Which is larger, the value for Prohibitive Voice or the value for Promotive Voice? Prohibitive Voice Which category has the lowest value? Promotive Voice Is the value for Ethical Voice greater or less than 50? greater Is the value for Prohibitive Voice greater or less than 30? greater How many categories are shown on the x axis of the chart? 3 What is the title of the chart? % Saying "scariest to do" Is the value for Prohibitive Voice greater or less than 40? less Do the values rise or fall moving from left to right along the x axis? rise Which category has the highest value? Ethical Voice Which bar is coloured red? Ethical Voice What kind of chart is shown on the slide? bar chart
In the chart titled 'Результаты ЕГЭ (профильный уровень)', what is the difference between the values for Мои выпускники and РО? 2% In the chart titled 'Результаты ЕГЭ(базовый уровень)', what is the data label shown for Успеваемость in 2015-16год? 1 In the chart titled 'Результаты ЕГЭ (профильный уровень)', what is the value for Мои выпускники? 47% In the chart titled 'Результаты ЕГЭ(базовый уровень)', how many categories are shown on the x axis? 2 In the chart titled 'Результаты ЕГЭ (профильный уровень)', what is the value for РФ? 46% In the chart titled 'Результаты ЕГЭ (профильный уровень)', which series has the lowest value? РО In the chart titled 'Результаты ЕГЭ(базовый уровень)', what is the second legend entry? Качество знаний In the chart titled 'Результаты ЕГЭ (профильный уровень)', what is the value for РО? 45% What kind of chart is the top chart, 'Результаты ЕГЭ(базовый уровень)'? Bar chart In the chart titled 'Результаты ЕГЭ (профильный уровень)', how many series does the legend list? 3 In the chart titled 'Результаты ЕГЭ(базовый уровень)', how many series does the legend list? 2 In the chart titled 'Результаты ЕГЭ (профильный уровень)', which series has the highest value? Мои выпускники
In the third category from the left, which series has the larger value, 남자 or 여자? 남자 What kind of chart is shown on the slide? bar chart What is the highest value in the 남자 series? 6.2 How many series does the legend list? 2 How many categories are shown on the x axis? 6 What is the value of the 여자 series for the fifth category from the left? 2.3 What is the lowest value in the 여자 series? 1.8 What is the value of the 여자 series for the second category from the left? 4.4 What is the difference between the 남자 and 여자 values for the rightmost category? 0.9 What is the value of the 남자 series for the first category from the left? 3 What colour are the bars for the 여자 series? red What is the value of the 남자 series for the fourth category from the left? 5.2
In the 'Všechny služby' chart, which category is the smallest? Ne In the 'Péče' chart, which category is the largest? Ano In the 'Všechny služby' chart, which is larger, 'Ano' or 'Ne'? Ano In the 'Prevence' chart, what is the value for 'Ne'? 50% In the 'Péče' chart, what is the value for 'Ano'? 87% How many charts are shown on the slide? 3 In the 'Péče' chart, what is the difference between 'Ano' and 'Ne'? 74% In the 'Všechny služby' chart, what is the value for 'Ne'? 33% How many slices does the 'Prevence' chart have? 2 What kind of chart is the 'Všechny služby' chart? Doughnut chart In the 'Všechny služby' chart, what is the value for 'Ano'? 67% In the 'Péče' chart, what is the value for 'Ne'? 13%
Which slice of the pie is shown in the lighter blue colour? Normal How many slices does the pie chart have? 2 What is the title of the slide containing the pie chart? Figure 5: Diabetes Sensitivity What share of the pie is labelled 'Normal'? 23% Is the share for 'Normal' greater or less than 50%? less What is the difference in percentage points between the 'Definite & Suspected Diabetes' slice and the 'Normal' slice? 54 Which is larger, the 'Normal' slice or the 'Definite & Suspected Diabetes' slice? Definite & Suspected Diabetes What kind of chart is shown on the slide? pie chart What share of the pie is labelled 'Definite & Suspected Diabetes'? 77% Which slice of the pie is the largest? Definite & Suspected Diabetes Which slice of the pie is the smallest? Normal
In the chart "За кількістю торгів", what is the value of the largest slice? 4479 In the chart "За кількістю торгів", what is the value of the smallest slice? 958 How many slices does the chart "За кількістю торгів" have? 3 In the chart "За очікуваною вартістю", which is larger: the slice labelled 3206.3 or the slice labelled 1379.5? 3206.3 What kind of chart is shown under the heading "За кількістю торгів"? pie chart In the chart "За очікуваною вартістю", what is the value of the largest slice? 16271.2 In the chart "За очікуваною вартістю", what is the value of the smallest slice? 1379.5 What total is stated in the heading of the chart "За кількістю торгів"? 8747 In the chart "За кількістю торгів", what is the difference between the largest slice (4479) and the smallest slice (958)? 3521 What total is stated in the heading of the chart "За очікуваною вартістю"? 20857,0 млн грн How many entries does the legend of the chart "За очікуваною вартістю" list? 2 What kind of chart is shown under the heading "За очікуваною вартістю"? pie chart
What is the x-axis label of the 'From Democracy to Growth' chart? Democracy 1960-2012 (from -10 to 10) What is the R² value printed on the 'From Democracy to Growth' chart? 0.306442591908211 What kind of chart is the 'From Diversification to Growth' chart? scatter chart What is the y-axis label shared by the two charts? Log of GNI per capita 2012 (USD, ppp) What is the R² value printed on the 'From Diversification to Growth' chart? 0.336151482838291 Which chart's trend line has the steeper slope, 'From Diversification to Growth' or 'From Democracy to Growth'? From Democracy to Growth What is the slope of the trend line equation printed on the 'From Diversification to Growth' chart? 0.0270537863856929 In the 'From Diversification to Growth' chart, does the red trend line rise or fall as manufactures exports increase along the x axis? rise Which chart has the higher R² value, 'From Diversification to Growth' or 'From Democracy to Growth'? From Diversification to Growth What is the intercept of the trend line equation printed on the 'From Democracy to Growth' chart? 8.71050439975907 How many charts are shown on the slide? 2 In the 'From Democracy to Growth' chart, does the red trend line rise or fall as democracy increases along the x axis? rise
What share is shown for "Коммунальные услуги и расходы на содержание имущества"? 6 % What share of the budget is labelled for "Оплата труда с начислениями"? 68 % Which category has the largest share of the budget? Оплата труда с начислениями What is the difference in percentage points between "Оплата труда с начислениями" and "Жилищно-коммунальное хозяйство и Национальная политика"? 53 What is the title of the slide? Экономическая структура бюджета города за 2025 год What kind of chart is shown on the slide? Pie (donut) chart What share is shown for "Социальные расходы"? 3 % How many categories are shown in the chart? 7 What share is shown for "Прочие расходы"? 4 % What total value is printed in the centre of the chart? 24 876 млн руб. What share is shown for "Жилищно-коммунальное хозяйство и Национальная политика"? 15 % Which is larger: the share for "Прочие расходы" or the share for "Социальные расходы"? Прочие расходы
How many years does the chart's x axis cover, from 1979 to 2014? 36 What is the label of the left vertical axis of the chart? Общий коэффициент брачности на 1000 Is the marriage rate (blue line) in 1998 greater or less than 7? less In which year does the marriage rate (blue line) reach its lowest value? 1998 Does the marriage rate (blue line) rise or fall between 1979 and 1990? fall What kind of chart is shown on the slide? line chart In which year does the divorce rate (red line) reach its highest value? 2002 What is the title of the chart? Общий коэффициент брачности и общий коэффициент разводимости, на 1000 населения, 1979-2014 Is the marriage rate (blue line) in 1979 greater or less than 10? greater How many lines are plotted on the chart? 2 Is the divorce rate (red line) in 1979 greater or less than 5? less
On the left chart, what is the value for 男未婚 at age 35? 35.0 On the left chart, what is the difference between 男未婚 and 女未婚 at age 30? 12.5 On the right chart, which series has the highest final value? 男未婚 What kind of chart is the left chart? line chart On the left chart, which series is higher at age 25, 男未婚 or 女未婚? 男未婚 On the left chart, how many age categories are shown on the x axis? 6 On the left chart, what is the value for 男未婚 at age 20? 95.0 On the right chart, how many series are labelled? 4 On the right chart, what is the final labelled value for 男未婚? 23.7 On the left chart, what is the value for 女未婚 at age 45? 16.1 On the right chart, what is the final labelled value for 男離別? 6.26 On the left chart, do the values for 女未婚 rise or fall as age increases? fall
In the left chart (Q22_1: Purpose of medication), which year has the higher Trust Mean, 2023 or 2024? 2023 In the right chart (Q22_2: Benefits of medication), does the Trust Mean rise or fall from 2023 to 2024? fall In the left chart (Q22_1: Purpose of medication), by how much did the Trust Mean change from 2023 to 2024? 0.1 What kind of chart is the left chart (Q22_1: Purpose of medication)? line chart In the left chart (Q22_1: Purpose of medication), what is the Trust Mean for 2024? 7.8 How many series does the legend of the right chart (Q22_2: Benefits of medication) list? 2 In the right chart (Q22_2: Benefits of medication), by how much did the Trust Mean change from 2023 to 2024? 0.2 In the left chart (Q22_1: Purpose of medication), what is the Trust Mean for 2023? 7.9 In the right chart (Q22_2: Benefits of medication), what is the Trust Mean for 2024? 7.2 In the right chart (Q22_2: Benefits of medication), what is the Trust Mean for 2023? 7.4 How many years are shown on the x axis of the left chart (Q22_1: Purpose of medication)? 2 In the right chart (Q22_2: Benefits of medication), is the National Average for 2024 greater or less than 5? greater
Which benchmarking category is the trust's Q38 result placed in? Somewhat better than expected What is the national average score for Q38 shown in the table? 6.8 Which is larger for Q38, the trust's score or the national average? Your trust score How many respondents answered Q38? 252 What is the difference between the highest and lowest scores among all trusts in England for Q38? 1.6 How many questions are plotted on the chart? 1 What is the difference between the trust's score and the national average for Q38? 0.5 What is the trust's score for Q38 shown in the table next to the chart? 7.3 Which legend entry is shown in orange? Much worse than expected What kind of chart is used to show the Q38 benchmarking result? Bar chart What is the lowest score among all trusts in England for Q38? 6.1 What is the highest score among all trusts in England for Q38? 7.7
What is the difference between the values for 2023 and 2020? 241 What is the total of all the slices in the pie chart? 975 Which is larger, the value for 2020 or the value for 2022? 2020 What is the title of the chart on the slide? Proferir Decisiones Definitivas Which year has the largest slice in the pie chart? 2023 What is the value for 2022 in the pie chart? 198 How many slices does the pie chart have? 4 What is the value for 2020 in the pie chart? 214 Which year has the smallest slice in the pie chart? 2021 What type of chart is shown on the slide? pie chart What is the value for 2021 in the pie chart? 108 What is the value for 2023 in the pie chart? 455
++++++++++
(About this exercise) Reproduce the records verbatim from the first line through the line that contains "value? Мои выпускники".

(Exercise result)
Which is larger, the value for Prohibitive Voice or the value for Promotive Voice? Prohibitive Voice Which category has the lowest value? Promotive Voice Is the value for Ethical Voice greater or less than 50? greater Is the value for Prohibitive Voice greater or less than 30? greater How many categories are shown on the x axis of the chart? 3 What is the title of the chart? % Saying "scariest to do" Is the value for Prohibitive Voice greater or less than 40? less Do the values rise or fall moving from left to right along the x axis? rise Which category has the highest value? Ethical Voice Which bar is coloured red? Ethical Voice What kind of chart is shown on the slide? bar chart
In the chart titled 'Результаты ЕГЭ (профильный уровень)', what is the difference between the values for Мои выпускники and РО? 2% In the chart titled 'Результаты ЕГЭ(базовый уровень)', what is the data label shown for Успеваемость in 2015-16год? 1 In the chart titled 'Результаты ЕГЭ (профильный уровень)', what is the value for Мои выпускники? 47% In the chart titled 'Результаты ЕГЭ(базовый уровень)', how many categories are shown on the x axis? 2 In the chart titled 'Результаты ЕГЭ (профильный уровень)', what is the value for РФ? 46% In the chart titled 'Результаты ЕГЭ (профильный уровень)', which series has the lowest value? РО In the chart titled 'Результаты ЕГЭ(базовый уровень)', what is the second legend entry? Качество знаний In the chart titled 'Результаты ЕГЭ (профильный уровень)', what is the value for РО? 45% What kind of chart is the top chart, 'Результаты ЕГЭ(базовый уровень)'? Bar chart In the chart titled 'Результаты ЕГЭ (профильный уровень)', how many series does the legend list? 3 In the chart titled 'Результаты ЕГЭ(базовый уровень)', how many series does the legend list? 2 In the chart titled 'Результаты ЕГЭ (профильный уровень)', which series has the highest value? Мои выпускники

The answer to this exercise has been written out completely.